◆ **Required action 1**:
For the text on the Safe Child Act, decide whether each statement below agrees with it. Answer yes or no for (a), (b) and (c), and quote the deciding words of the text. (a) The Act would require an early hearing in abuse cases that is limited to abuse issues. (b) Under the Act, domestic violence agencies would receive less financial support. (c) The text holds that an immediate homicide is the only way bad custody decisions cost children their lives.
◆ **Required action 2**:
Write what comes next in the text on the Safe Child Act, picking up after its final sentence.

◆ **Source text**:
⁂

The Safe Child Act is a comprehensive proposal based on scientific research that can be used to safeguard children like Faith who are exposed to adverse childhood experiences. It would require that courts make the health and safety of children the first priority in all custody and visitation decisions. This approach was not used when the primary residence was changed to the abusive father. Courts would be required to integrate current scientific research like ACE and Saunders and use a multi-disciplinary approach as recommended by Saunders.
The Safe Child Act would require an early hearing in abuse cases limited to abuse issues. This avoids distractions with less important issues that abusers often use to confuse the issues. If the courts find abuse, the children will be protected and there is no need to spend many months or years on expensive litigation. As mothers rarely make deliberate false reports, the early hearing should resolve most cases. This will save courts and litigants substantial time and resources and most importantly help courts reach outcomes that protect children.
Judges and other court professionals would receive training based on the knowledge Saunders found to be needed and retraining so that many standard but harmful practices can be eliminated. Domestic violence agencies would receive additional financial support so they can participate in training judges about domestic violence and to train advocates to serve as expert witnesses.
No judge wants to make a decision that leads to the death of a child. The last thing they want is to be part of a front page story about a father who murdered a child after the judge gave him access. Instead of studying these cases in order to prevent more murders, these tragedies have mostly been dismissed as if they were exceptions.
As Faith’s case illustrates, an immediate homicide is not the only way these bad decisions cost children their lives. Whether a child dies of murder, suicide, drug overdose, drunk-driving accident or later from cancer, heart disease or diabetes, the harm caused by the court decision is catastrophic. The only difference is that when the death is more separated from the uninformed decision, court professionals are even less likely to learn from their bad practices.

⁂

◆ **Input data**:
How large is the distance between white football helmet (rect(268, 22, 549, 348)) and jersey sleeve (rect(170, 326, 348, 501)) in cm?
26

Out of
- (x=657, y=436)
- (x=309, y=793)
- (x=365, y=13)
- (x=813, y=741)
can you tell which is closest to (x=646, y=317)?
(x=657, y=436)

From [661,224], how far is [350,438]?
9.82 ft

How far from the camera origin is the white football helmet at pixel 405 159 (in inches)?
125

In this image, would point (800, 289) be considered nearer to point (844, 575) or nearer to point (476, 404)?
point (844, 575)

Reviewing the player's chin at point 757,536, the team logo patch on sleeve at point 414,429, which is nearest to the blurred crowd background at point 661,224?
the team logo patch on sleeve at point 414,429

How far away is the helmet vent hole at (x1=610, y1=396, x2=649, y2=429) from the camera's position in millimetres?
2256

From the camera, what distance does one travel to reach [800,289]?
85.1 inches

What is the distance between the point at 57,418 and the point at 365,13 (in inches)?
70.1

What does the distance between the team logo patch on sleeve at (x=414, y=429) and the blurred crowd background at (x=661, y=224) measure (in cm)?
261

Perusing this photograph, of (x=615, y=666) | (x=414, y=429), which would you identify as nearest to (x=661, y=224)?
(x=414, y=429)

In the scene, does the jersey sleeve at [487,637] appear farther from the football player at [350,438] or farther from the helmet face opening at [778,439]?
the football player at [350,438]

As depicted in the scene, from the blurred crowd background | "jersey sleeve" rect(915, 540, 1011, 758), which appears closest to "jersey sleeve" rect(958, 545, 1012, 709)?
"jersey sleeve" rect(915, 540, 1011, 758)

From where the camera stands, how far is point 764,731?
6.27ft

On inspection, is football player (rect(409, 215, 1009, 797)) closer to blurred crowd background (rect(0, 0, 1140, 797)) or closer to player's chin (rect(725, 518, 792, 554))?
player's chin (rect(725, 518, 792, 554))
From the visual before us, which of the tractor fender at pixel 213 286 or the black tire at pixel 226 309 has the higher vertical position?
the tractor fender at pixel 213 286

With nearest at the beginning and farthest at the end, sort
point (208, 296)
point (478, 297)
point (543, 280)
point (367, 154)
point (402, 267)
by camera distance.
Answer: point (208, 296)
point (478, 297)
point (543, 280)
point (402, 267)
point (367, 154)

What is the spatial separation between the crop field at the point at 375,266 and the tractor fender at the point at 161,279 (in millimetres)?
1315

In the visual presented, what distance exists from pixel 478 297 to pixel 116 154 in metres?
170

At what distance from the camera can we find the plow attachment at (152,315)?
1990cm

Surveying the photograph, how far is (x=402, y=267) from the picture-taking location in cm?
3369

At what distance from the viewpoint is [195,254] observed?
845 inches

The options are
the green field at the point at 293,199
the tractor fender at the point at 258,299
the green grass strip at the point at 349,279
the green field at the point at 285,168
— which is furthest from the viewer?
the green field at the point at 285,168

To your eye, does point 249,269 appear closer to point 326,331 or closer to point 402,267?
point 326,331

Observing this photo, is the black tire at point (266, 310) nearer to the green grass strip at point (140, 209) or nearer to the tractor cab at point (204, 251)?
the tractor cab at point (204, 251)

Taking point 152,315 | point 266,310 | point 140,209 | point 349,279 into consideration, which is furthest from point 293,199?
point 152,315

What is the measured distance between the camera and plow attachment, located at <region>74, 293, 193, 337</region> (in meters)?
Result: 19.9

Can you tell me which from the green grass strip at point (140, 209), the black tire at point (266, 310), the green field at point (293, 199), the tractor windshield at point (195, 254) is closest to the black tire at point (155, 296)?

⁂

◆ **Answer box 1**:
(a) Yes: "The Safe Child Act would require an early hearing in abuse cases limited to abuse issues."
(b) No: "Domestic violence agencies would receive additional financial support"
(c) No: "an immediate homicide is not the only way these bad decisions cost children their lives."

◆ **Answer box 2**:
Significantly, it is the same bad practices and foolish risks that led to the 600 child murders in the last ten years and also led to Faith’s suicide that less dramatically lead to a lifetime of health and social problems, enormous pain and suffering and early deaths in a variety of ways.
The failure of courts, child protective agencies, law enforcement, legislatures and the media to investigate these tragedies and demand reforms is scandalous. The fact that we have substantial scientific research from highly credible sources that could have saved Faith and so many other children, but the courts continue to ignore this research is outrageous.
As a society we failed Faith. She will never have the full life she deserved and her potential is lost forever. I hope Canadian authorities will fully investigate this preventable tragedy and include current research and domestic violence experts as part of their investigation. I hope they will implement the reforms necessary to keep children safe and that authorities throughout the world will study the problem and create the reforms before the next child loses her life.
Imagine how different the world could be if Faith could have been the first child saved instead of the latest to die. As a society, we failed Faith and there is nothing we can do now to bring her back. The only thing we can do now to keep our faith with Faith is to learn from the mistakes that caused Faith to lose faith.